> [Task description] Write out word for word each line of the records, beginning at the first and stopping after the line with "[사진]대한항공, 중국 쿠부치 사막 식림행사". Leave the pictures out.
....
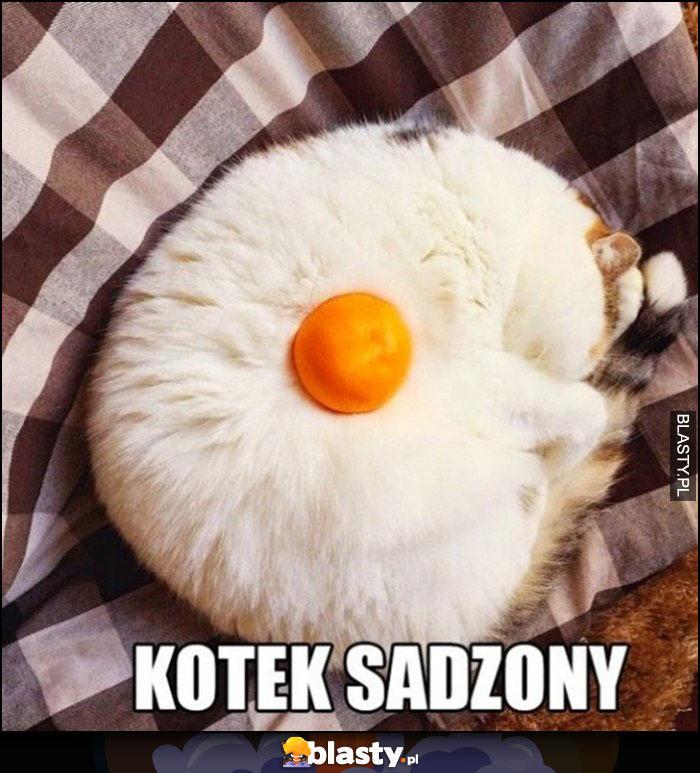 Kotek sadzony kot z żółtkiem wygląda jak jajko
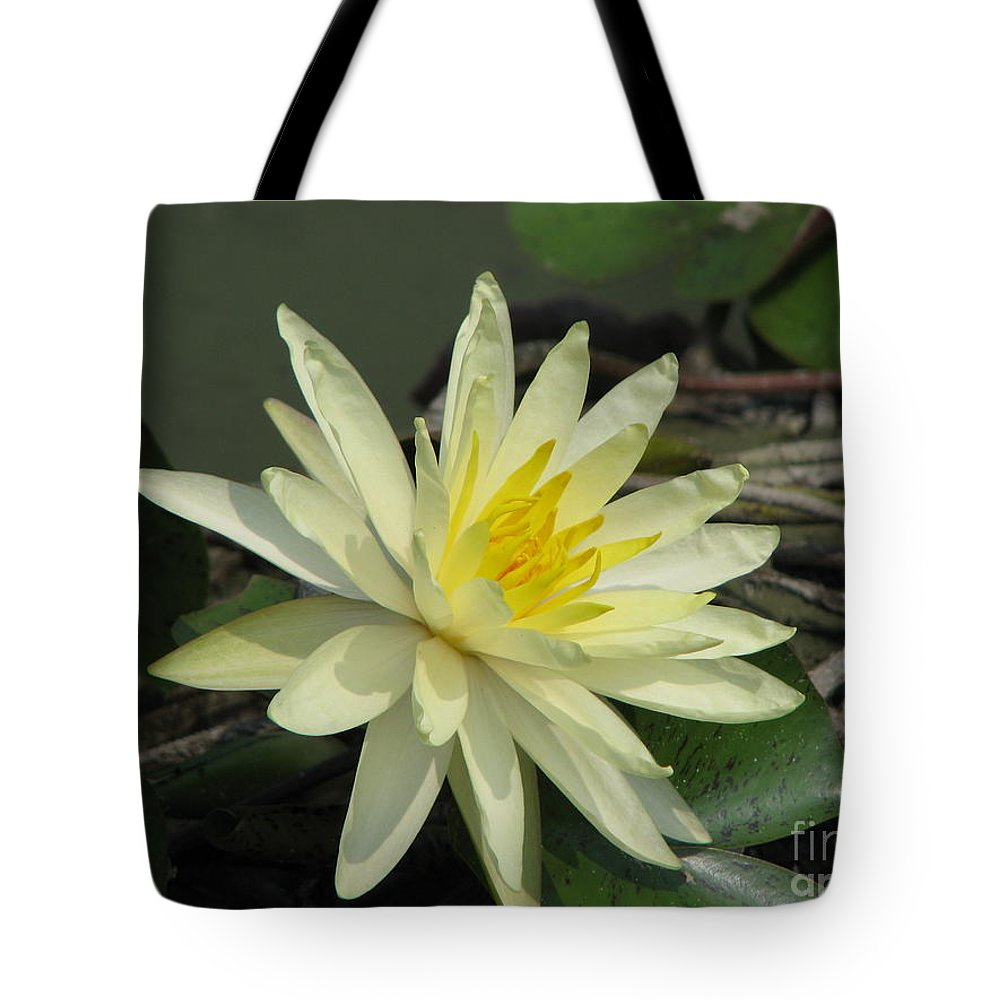 Lilly Tote Bag featuring the photograph At The Pond by Amanda Barcon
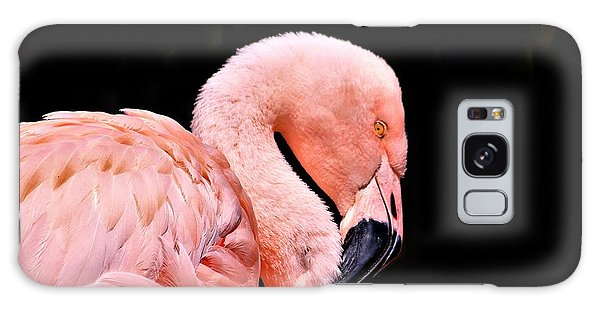 Pink Flamingo On Black Galaxy Case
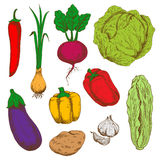 Fresh vegetables sketches for agriculture design Stock Photo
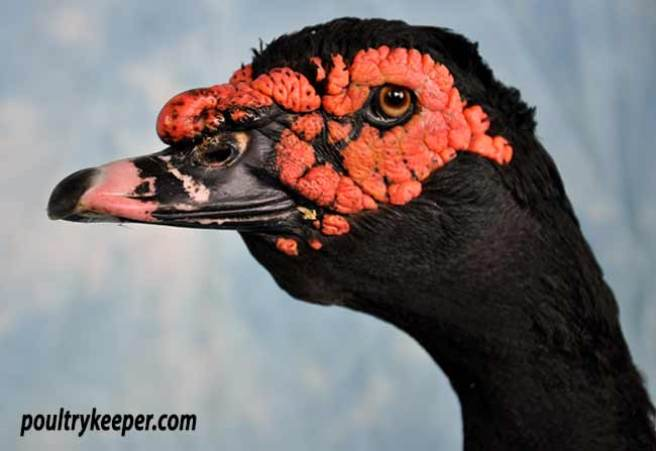 Head of Black Wild Colour Muscovy
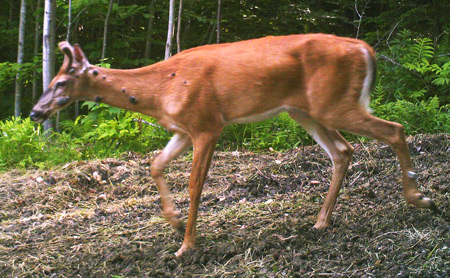 White-Tailed Deer Warts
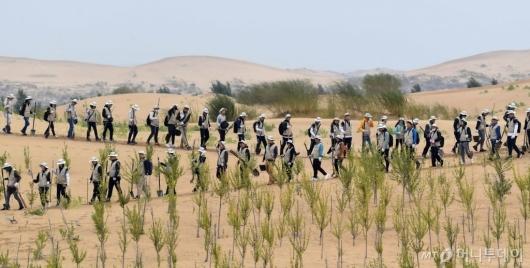 [사진]대한항공, 중국 쿠부치 사막 식림행사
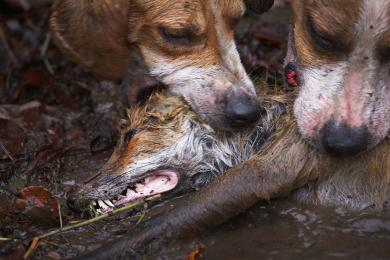 fox hunting barbaric British prime minister theresa may said sunday she will ditch an election pledge for a vote on reversing the fox-hunting ban following a public backlash i've never fox hunted but labour leader jeremy corbyn has called the sport cruel and barbaric.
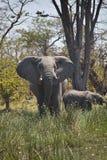 Elephant Loxodonta africana, national park Moremi, Botswana Stock Images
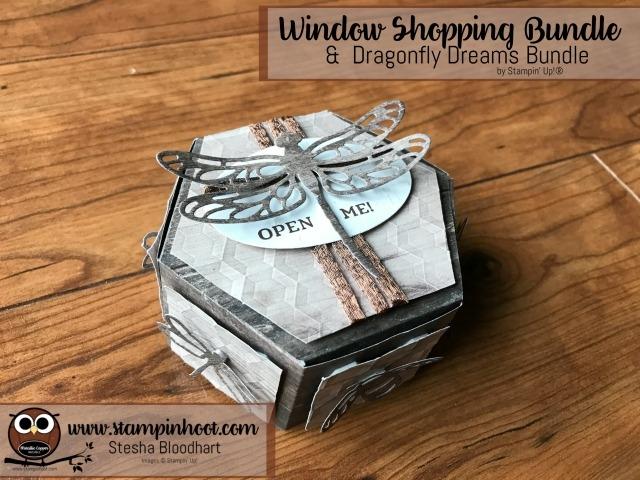 Stampin' Up! Window Shopping Bundle Meets Dragonfly Dreams Bundle Stesha Bloodhart, Stampin' Hoot! #stampinup #bundleandsave #stampinhoot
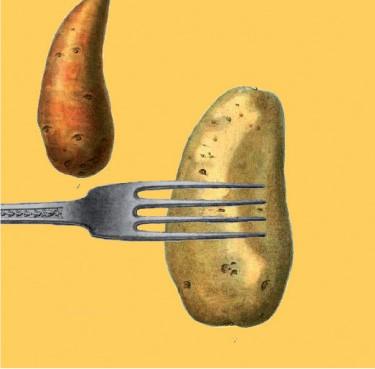 Menús para adelgazar calorías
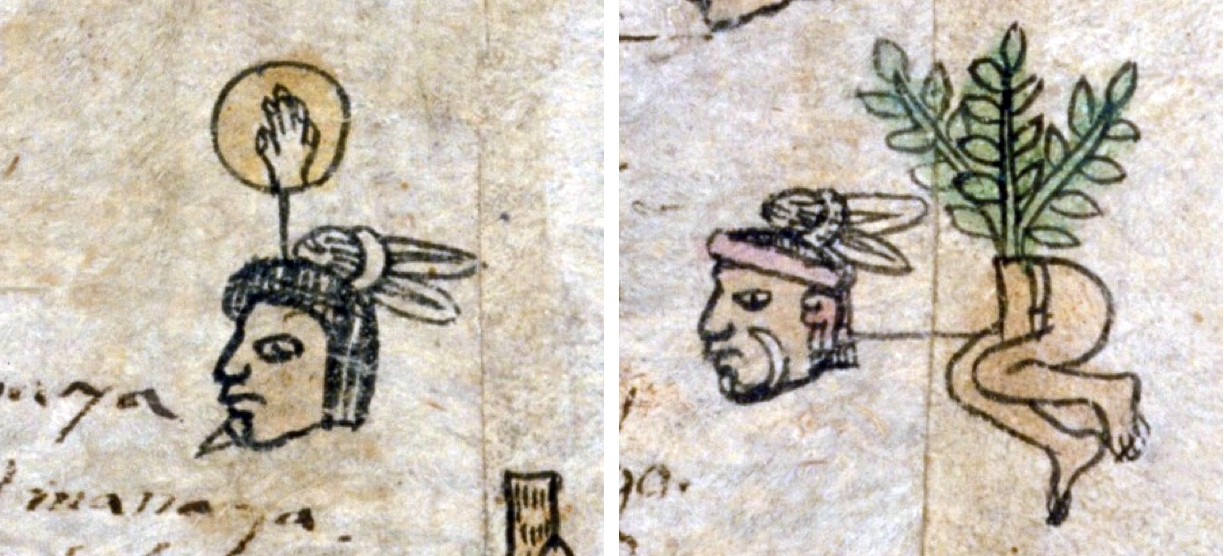 FIGURE 25. Ethnicity and labret styles on folio 11v of the Matrícula de Tributos. A prisoner from Tlaxcala wears a small white labret (left) and a prisoner from Huexotzingo wears a long curved labret (right).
....
> [Answer for this exercise]
 Kotek sadzony kot z żółtkiem wygląda jak jajko
 Lilly Tote Bag featuring the photograph At The Pond by Amanda Barcon
 Pink Flamingo On Black Galaxy Case
 Fresh vegetables sketches for agriculture design Stock Photo
 Head of Black Wild Colour Muscovy
 White-Tailed Deer Warts
 [사진]대한항공, 중국 쿠부치 사막 식림행사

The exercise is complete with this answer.